Depuis le 13 ou le 14 mars 2020, tous les musées du monde sont fermés (1), sans date de réouverture, à cause d’un petit animal mesquin mangeur de fourmis et en voie d’extinction que l'homme transforme en bottes, en escalopes et en produits cosmétiques (2).

Raphaël Sanzio, peintre officiel des papes de la Renaissance, qu’on disait au 19ème siècle le plus grand de tous les temps et qu’on juge aujourd’hui bien mièvre, a été le premier artiste à faire les frais de cette vengeance du pangolin.
L’énorme rétrospective que Rome consacrait au cinq-centenaire de sa mort a été interrompue, sans doute définitivement, après trois jours seulement (3).

C’est le moment d’aller se promener dans l’immense parc et les jardins du château de Versailles. Vraisemblablement désertés, ils restent ouverts pendant l’épidémie, contrairement au château, et sont peut-être même gratuits tous les jours (4). La période de protection hivernale des marbres n’est pas terminée et les statues voilées y promènent sans doute encore leur silhouette fantomatique.

Et n’en parlez pas à vos voisins, histoire de ne pas créer une affluence virale exponentielle qui deviendrait rapidement coupable.

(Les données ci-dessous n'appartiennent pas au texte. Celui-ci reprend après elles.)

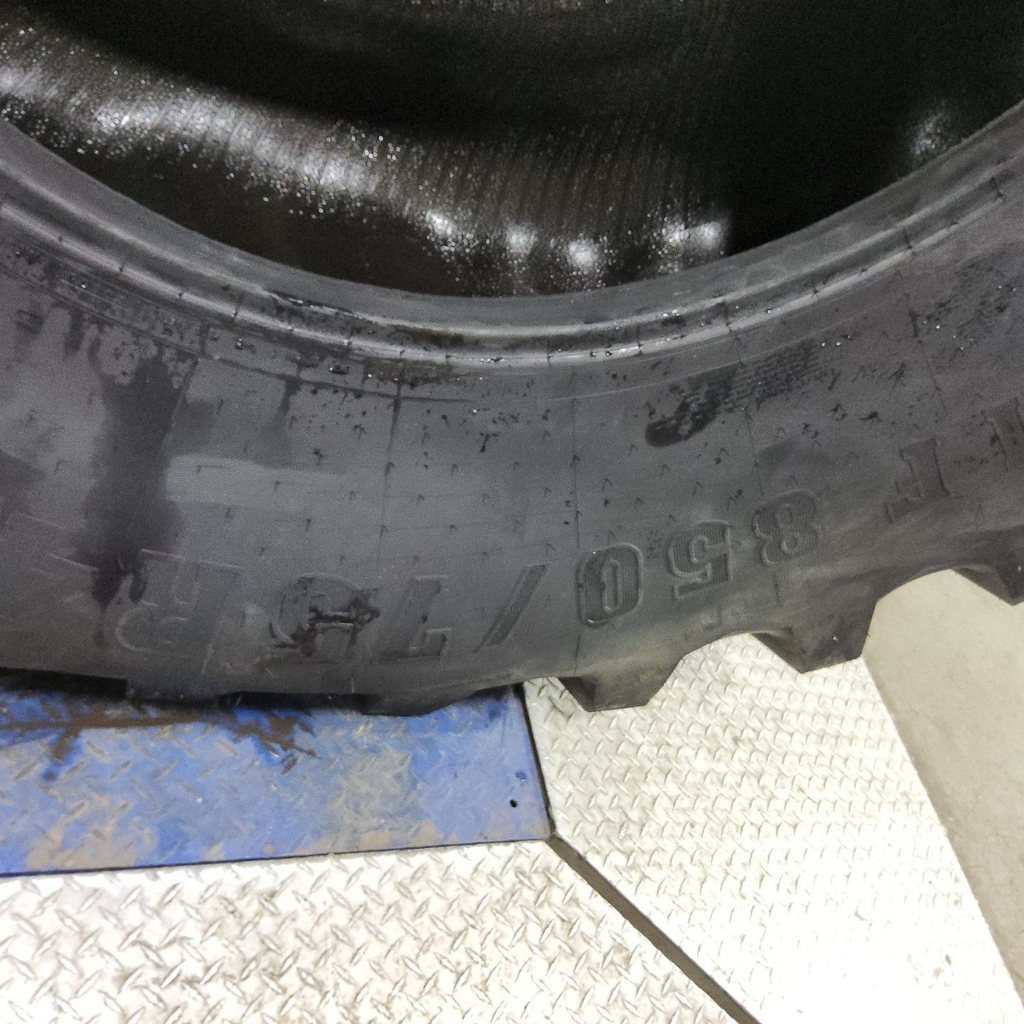 IF850/75R42 Firestone Radial Deep Tread 23 CFO R-1W 186B 99%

Mise à jour le 17.03.2020 à 7h30 : Mais le bonheur est éphémère. L'ensemble du domaine de Versailles vient d'être fermé, et le site internet rouvert. À Londres la National Gallery reste ouverte mais les expositions prévues pour attirer beaucoup de public sont reportées.
Mise à jour le 18.03.2020 à 8h30 : À Londres la National Gallery vient de fermer, comme le British Museum et les autres musées et spectacles.

***
(1) Sauf les musées anglais. La National Gallery de Londres, le 15 mars à 15 heures, est encore ouverte et l'affirme fièrement. 
(2) Après la chauve-souris ou le serpent, c’est maintenant le pangolin qui serait peut-être le vecteur du virus SARS‑CoV‑2 responsable de l’épidémie Covid-19. 
(3) Raphaël était mort à 37 ans à Rome, d’un organisme microscopique déjà, probablement le paludisme. 
(4) À vérifier sur place. L’entrée n’est gratuite en principe que les lundis, mercredis et jeudis, et le site internet du château est actuellement dans les choux.